» GIVEN PROBLEM 1
In the blog post, where are the writer and LaDawn traveling to bring in the New Year?
» GIVEN PROBLEM 2
Transcribe part of the blog post, beginning with the words "Good Morning Everybody" and stopping after the words "keep you posted.".

» GIVEN PASSAGE
-- start --
Wednesday, December 31, 2008

Wednesday: Analysis of A Wedding Shoot Part 5

Good Morning Everybody and Happy New Year's Eve,
Wow, I feel a whole lot better today than these last few days around here and am getting fired up for the new year! Well, can you believe it- LaDawn and I are heading out on yet another trip super bright and early this morning. We are heading to Orlando, Florida to bring in the New Year and work some more on my wedding book. My deadline is the end of the month so I've really got to get a lot of the major editing wrapped up on this trip. I'll continue to keep you posted.

Being in Florida allows us to give a little different look to some other projects, Tour plans and studio procedures I've got lined up to review for the next few weeks - at least that's my hope. Anyway, I took a little break from my series, The Analysis of a Wedding Shoot during all the holiday happenings - but joyfully it is back again today. Hope you enjoy it. Off we go...
-- end --
» RECORDS PROVIDED
-- start --
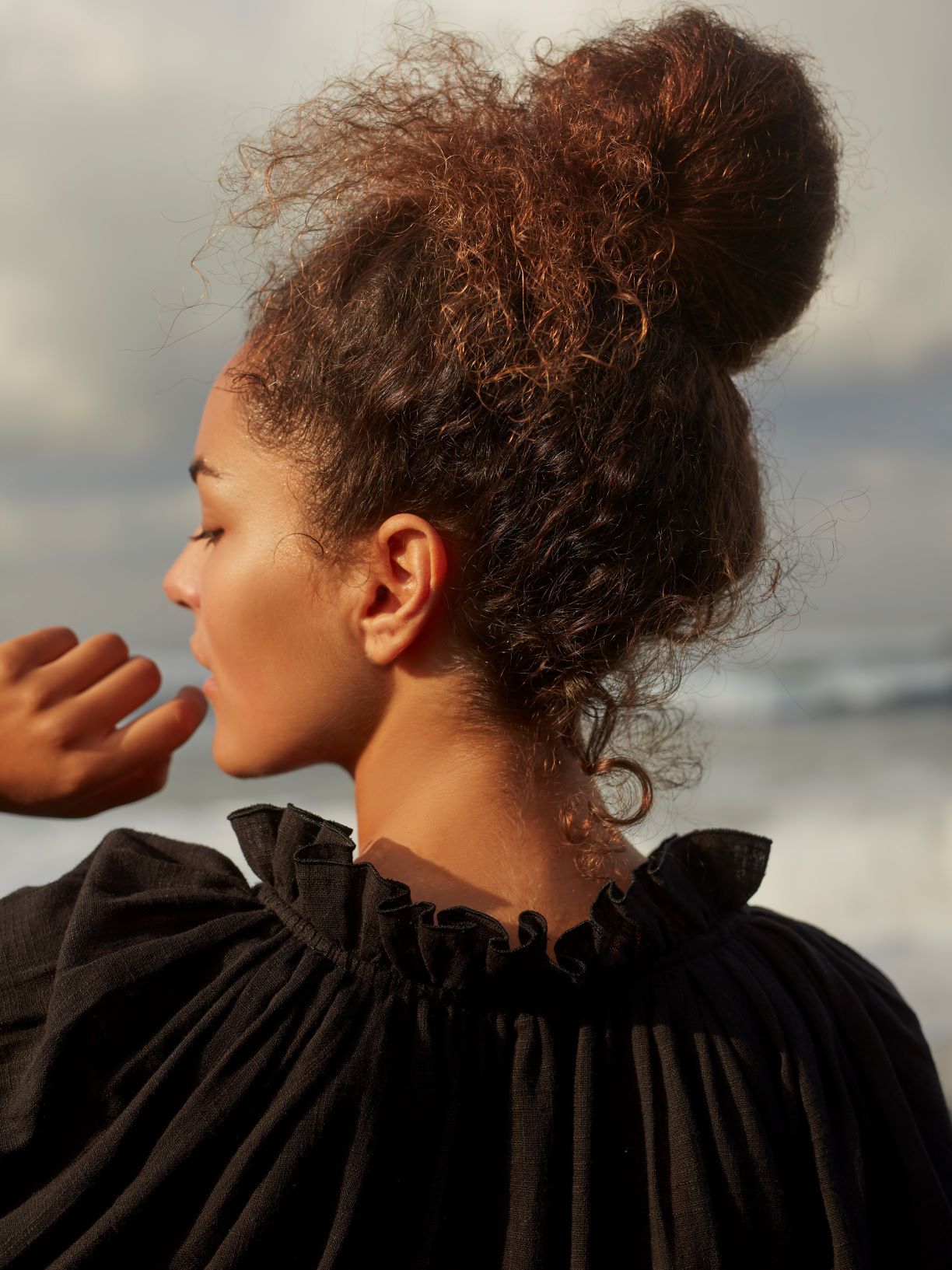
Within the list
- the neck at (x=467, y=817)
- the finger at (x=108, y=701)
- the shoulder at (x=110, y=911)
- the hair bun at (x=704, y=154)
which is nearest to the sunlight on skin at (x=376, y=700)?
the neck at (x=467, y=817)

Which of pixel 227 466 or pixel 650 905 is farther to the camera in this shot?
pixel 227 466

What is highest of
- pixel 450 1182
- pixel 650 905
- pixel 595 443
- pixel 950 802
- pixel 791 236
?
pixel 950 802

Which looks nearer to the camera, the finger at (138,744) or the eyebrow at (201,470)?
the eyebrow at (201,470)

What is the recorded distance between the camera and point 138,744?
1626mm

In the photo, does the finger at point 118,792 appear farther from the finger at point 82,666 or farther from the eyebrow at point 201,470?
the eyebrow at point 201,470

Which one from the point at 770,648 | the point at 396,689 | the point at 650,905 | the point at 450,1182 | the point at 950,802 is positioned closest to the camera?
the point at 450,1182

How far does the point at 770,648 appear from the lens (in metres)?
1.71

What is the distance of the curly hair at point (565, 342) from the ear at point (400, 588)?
-- end --
-- start --
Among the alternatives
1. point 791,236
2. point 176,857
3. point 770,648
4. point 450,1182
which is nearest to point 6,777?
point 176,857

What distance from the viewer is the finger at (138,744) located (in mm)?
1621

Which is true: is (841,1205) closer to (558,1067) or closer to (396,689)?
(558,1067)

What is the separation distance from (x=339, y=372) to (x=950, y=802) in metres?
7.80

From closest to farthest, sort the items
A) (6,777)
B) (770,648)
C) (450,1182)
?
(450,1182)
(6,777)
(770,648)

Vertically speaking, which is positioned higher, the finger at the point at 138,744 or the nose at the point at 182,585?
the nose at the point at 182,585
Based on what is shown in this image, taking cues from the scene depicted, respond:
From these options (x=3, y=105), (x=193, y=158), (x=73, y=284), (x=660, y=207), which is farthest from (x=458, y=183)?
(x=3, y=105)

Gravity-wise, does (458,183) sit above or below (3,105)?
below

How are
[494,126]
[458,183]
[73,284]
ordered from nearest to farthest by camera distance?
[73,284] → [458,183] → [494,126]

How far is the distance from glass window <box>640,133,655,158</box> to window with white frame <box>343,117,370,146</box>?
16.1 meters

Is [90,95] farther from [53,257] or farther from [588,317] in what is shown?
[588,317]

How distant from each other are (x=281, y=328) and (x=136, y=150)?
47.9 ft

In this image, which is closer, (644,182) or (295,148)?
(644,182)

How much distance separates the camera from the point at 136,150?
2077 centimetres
-- end --
-- start --
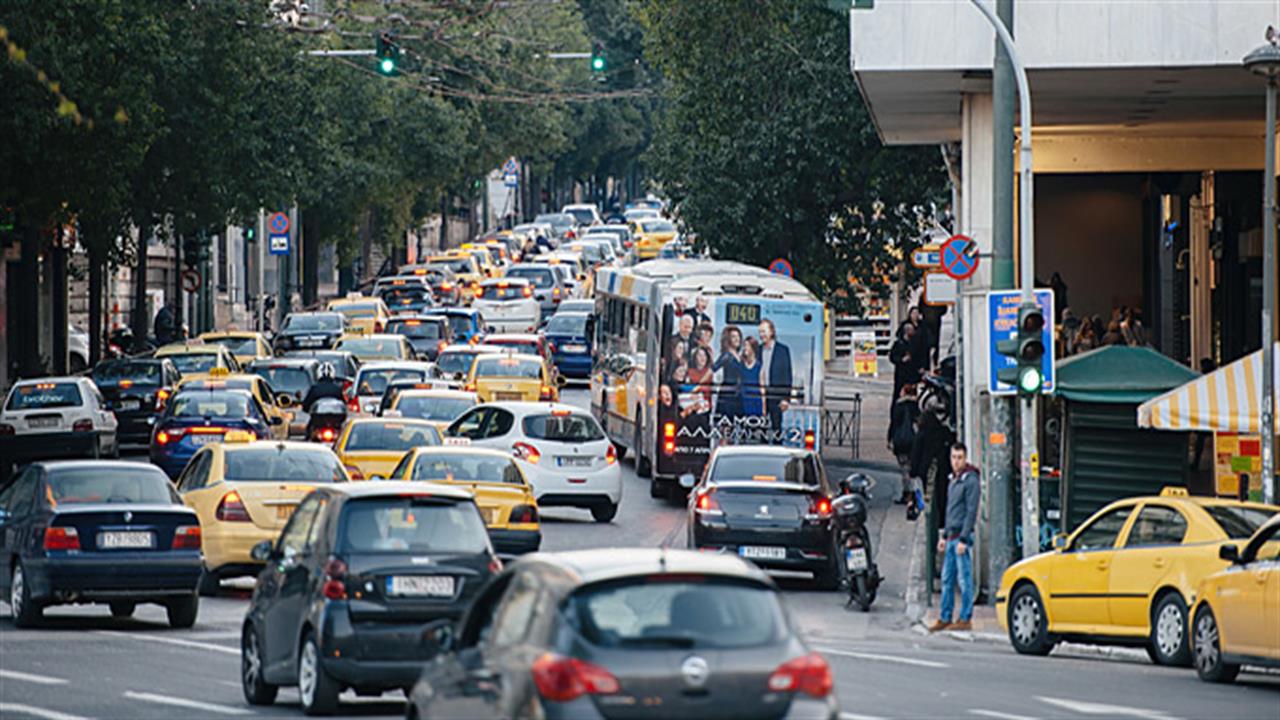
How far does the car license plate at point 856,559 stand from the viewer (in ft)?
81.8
-- end --
» OUTPUT 1
Orlando, Florida

» OUTPUT 2
Good Morning Everybody and Happy New Year's Eve,
Wow, I feel a whole lot better today than these last few days around here and am getting fired up for the new year! Well, can you believe it- LaDawn and I are heading out on yet another trip super bright and early this morning. We are heading to Orlando, Florida to bring in the New Year and work some more on my wedding book. My deadline is the end of the month so I've really got to get a lot of the major editing wrapped up on this trip. I'll continue to keep you posted.